The company already announced last week that in conjunction with a team of independent experts it would conduct a scientific audit that would monitor the process of feeding cattle Zilmax and allow identified cattle from the feedyard to the packing plant to determine potential causes of lameness and other mobility issues during feeding.
It was those lameness and mobility issues that led Tyson to ban cattle fed Zilmax starting Sept. 6. The news was a surprise to cattle producers, a majority of whom feed Zilmax, or another beta agonist OptaFlexx from Elanco. Zilmax was singled out as the cause of the lame and downed cattle by Tyson.
Merck says it will also do a thorough review of potential compounding factors, such as nutrition, transportation and receiving facilities.

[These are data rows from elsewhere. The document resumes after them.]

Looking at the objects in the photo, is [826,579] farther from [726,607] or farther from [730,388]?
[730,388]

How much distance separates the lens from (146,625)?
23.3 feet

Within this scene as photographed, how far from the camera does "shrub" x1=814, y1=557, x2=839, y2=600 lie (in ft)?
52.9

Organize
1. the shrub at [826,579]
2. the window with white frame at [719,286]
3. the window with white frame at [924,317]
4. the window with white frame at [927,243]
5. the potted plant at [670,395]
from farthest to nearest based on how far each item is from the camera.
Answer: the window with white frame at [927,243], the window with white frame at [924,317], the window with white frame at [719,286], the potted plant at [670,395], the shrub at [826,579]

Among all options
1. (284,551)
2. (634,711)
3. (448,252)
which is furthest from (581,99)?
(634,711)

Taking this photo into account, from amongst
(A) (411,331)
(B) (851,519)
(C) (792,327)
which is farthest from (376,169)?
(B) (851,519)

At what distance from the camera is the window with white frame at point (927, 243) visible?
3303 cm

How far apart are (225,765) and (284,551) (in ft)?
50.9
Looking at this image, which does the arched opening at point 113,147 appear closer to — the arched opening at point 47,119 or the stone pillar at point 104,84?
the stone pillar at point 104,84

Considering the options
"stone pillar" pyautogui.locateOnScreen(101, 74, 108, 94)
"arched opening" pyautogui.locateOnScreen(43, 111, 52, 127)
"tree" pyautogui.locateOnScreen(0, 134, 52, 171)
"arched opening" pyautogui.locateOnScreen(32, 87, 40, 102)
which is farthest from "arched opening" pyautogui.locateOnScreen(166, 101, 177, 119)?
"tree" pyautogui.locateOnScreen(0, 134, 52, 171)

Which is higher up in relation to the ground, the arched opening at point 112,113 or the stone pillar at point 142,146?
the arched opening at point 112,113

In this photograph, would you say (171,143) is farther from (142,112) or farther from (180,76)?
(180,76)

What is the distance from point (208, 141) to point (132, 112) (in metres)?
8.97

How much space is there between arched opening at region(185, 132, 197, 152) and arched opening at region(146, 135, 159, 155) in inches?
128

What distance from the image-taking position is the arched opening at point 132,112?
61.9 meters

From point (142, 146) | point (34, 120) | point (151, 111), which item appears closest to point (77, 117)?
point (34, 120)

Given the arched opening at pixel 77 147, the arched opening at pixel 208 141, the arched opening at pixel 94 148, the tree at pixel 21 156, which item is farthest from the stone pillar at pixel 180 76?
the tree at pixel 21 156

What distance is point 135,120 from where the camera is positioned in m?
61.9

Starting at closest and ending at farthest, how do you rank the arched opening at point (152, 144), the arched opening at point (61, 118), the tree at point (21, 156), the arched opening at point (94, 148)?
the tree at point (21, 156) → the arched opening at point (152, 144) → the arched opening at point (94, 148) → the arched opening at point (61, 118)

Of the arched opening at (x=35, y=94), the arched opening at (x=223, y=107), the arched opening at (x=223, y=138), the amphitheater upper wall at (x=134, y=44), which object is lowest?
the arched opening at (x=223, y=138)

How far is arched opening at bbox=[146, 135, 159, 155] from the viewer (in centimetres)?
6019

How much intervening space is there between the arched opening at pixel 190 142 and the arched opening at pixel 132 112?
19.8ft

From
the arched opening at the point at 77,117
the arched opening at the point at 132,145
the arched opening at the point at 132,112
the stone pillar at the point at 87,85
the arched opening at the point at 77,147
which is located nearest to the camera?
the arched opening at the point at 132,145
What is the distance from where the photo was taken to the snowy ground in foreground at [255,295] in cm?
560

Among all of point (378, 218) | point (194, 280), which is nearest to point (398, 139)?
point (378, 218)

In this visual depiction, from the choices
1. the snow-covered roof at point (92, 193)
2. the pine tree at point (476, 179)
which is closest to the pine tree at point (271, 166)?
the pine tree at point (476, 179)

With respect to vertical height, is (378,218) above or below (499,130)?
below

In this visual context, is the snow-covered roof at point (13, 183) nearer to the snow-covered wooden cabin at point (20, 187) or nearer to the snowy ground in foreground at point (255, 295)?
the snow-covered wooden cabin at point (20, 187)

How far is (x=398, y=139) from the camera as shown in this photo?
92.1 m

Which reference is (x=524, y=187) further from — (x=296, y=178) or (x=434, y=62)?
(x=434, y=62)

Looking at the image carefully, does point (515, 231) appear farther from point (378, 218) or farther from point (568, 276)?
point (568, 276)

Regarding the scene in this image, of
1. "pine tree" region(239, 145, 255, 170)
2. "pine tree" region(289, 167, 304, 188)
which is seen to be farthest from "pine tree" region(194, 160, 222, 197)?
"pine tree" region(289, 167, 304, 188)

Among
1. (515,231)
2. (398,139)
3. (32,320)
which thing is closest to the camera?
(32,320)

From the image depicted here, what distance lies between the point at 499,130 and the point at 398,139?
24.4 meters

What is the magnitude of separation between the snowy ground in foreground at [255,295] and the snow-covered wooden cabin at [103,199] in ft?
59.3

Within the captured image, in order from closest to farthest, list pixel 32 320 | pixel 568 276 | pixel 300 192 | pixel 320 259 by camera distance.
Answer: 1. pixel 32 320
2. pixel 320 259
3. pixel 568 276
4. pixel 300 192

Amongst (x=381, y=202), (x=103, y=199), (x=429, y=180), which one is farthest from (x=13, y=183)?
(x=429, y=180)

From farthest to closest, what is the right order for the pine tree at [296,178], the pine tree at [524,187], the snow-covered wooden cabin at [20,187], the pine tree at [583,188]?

In its announcement, Merck says: "In support of our customers and to ensure effective implementation of our five-step plan, Merck Animal Health has made the decision to temporarily suspend sales of Zilmax in the United States and Canada. This will allo sufficient time for the establishment of valid study protocols, identification of feedrs and packers to participle in the audit and creation of a third-party team to oversee this process and validate its results.
"We remain confident in the safety of the product, based on our own extensive research and that of regulators and academic institutions, and are committed to the well-being of the animals that receive it," according to KJ Varma, BVSc, Ph.D., Diplomate ACVCP, Senior Vice President Global R&D, Merck Animal Health.